Consuming Azure OpenAI resources in AKS with Workload Identities

Juan Burckhardt

An Essential Guide for Modern Developers

The integration of cloud technologies and artificial intelligence has seen significant advancements, notably with Azure OpenAI. As the use of OpenAI in various industries grows, secure and efficient access to these resources is paramount. Microsoft’s introduction of Workload Identities addresses this need, offering a modern approach to authentication and shifting away from traditional methods.

Key to this development is the need for secure and reliable authentication mechanisms, especially with the increasing reliance on OpenAI technologies. Workload Identities, particularly Azure AD workload identity, provide this security and flexibility. They integrate smoothly with the Azure Identity client library and the Microsoft Authentication Library (MSAL), facilitating easy access to Azure cloud resources.

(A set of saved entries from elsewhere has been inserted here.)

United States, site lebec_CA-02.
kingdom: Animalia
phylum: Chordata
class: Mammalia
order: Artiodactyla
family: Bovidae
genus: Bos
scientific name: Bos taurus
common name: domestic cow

One major benefit of Workload Identities is their role in simplifying secrets management. This process, often complex and costly, becomes more manageable and cost-effective with Workload Identities, eliminating much of the administrative burden associated with traditional secret management methods.

Additionally, Workload Identities are versatile and compatible with various environments. They support Kubernetes clusters in diverse settings, including various clouds and on-premises, allowing for consistent authentication processes regardless of the hosting environment.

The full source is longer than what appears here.